São Paulo, 13 (AE) - O comportamento dos preços da carne e dos artigos de vestuário poderá comprometer a inflação de setembro, medida pelo Índice de Preços ao Consumidor da Fundação Instituto de Pesquisas Econômicas (IPC-Fipe). A expectativa inicial é que o índice feche em 0,30%. Mas o custo de vida poderá ficar mais próximo de 0,40%, se a cotação da carne continuar subindo por causa da entressafra e o preço do vestuário permanecer estável.
"A carne e o vestuário preocupam", disse o coordenador do IPC da Fipe, Heron do Carmo, ao divulgar ontem o índice da primeira quadrissemana de setembro, que subiu 0,67%. Esse resultado é apenas 0,07 ponto porcentual menor que a inflação de agosto (0,74%).

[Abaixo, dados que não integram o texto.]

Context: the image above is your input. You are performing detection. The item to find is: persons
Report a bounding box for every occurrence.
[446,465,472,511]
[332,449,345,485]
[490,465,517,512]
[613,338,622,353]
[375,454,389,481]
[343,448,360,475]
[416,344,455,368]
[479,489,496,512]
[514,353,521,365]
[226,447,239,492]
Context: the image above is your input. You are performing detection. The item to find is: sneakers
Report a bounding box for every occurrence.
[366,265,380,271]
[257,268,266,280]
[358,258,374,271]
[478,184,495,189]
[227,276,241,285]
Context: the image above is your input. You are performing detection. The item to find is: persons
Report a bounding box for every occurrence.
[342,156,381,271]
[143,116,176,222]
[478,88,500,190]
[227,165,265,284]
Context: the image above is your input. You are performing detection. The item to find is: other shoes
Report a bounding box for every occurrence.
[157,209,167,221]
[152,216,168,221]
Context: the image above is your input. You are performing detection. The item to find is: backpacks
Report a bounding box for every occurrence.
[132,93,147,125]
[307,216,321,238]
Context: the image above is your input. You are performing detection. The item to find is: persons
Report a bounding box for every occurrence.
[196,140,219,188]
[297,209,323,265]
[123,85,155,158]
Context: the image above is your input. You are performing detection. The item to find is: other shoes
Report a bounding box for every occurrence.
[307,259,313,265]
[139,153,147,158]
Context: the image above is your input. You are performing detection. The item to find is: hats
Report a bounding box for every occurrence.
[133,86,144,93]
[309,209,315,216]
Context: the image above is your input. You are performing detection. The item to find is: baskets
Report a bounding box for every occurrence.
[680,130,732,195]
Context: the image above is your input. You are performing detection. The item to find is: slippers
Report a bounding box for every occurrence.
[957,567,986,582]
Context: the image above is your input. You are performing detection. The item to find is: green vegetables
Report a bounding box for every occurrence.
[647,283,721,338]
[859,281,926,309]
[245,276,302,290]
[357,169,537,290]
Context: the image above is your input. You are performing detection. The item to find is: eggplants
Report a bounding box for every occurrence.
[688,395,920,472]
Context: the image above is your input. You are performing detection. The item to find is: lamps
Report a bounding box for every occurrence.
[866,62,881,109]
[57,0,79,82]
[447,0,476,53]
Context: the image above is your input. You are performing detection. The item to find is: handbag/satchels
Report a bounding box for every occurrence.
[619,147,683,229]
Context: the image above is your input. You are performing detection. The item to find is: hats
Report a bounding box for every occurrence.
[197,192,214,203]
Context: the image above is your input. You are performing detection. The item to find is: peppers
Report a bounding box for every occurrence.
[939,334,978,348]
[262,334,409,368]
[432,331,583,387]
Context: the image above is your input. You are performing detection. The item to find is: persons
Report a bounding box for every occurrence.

Na primeira prévia do mês, o vestuário foi o único grupo que teve variação negativa no IPC da Fipe. Os preços médios das roupas caíram 2,07%. Na semana anterior, o recuo havia sido maior, de 2,88%.
Mesmo assim, a expectativa do economista é que os preços do vestuário encerrem setembro com queda de 2%. Heron não descarta a hipótese de estabilidade dos preços, o que não ocorre há muito tempo em setembro.
Outro foco de pressão viria da carne bovina. Os preços do produto subiram 1,47% na primeira quadrissemana de setembro, depois de ter aumentado 3,62% em agosto. "A carne está subindo menos", destacou Heron, ponderando que o produto poderá pressionar o índice em outubro e novembro. A diferença desta entressafra em relação à de outros anos é que não haverá importação de carne do Mercosul e a exportação do produto está aumentando.
Na primeira quadrissemana de setembro, os alimentos subiram 0,28%, apesar de o feijão ter ficado 14,05% mais caro. Na análise de Heron, a perda de fôlego nos preços da carne e do frango, que juntos respondem por 6,1% do IPC, compensou o efeito da alta do feijão, que pesa apenas 0,71%. "A alimentação voltou a segurar o IPC, apesar do feijão", disse Heron, destacando a queda de 1% dos produtos in natura, com a safra e a estabilidade das cotações dos alimentos industrializados.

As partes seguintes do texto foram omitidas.